══ Supplied text ══

Saturday, December 16, 2006

Congtratulations to me!

Before I get to the congratulations, it has come to my attention that my new enabling of comment moderation sucks, because I never check the account that the notification gets sent to. I'll fix that, and apologies to anonymous for not having your comment added till now.

OK! I got promoted yesterday at work. It's what I've been wanting for a very long time, and I'm very happy. Three other people got promoted as well, as the bosses announced their plan to restructure the way we run operations. It will be a big, and somewhat difficult upheaval. Look for January to suck for me. But I am now a manager and will be in charge of training people to do the job I do. I will be responsible for monitoring the quality of their work and will be held responsible if I let any errors get through. But I've wanted to be in management for a very long time. It can be very difficult for a person with my skills to get jobs without management experience, and while I have no plans to leave my company, there could eventually come a day when I'll be able to use that magic word for what it's worth. I've seen people get jobs for which they have no real qualifications - jobs that I would never have been able to get despite my talents - simply based on what their resumes say. And I'm unwilling to lie on my resume, so opportunities have been lost in the past. Well, no more! I have the title, I have a job I plan to keep anyway, and everything's working out very well. This incidentally nullifies the promotion I mentioned getting a few weeks ago. The re-structuring made that job obsolete.

═══

Task prompt = Rewrite the part of the blog post about the promotion that opens with "Congtratulations to me!" and closes with "added till now.", replacing "comment moderation" with "comment approval".

══ Entries provided ══

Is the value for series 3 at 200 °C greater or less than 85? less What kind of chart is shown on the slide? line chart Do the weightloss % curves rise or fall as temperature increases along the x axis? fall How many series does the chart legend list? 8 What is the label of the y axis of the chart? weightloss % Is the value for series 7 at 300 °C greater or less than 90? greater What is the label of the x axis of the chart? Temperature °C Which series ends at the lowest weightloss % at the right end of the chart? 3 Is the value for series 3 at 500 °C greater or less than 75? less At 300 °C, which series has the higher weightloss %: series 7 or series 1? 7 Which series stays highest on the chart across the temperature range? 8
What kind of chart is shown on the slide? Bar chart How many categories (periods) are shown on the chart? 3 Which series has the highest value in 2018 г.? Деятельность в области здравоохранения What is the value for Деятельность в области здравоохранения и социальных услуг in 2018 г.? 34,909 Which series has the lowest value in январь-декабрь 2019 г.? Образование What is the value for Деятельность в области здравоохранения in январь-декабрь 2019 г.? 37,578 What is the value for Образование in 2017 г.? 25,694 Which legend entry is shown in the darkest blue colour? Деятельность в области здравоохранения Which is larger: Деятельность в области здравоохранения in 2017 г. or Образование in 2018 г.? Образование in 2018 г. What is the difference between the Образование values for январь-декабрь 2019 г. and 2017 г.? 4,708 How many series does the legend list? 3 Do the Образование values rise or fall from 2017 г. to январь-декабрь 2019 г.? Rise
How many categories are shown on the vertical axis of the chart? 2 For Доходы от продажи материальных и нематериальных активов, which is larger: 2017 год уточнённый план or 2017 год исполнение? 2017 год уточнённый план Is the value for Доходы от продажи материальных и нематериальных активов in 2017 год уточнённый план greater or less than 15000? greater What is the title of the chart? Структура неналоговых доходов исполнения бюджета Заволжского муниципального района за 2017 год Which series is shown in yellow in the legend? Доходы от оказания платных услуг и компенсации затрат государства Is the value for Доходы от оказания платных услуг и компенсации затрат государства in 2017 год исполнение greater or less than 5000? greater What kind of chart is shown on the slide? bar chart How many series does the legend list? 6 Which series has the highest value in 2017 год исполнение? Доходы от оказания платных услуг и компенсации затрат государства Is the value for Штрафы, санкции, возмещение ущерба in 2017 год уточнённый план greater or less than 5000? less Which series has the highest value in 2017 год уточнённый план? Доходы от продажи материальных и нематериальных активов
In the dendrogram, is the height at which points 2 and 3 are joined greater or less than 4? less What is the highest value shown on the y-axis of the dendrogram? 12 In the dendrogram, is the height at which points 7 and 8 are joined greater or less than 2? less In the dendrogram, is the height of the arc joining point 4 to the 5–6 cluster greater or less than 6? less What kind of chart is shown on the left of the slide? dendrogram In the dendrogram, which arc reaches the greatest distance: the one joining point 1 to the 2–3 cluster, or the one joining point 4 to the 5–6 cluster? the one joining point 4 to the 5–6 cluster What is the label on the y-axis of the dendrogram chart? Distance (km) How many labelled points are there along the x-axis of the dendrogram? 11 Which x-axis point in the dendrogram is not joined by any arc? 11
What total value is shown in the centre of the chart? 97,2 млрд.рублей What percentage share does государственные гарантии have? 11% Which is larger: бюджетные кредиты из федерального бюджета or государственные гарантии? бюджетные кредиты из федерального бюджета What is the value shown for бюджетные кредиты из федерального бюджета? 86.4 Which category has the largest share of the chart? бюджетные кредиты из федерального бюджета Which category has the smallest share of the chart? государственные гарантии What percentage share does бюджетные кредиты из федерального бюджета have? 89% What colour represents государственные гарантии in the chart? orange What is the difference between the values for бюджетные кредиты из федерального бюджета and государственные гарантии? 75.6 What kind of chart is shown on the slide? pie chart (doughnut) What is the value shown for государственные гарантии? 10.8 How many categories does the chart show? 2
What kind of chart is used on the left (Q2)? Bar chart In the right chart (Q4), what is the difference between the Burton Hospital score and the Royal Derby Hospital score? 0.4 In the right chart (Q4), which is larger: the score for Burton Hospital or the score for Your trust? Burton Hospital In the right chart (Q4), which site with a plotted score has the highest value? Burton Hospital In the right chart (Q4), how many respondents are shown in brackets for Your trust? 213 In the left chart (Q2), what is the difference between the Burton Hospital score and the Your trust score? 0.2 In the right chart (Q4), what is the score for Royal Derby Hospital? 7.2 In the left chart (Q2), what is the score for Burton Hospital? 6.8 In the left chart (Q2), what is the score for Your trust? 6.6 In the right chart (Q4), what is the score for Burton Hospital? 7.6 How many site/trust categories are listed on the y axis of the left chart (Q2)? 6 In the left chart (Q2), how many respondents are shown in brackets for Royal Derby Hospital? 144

═══

Solution for this task =
Congtratulations to me!

Before I get to the congratulations, it has come to my attention that my new enabling of comment approval sucks, because I never check the account that the notification gets sent to. I'll fix that, and apologies to anonymous for not having your comment added till now.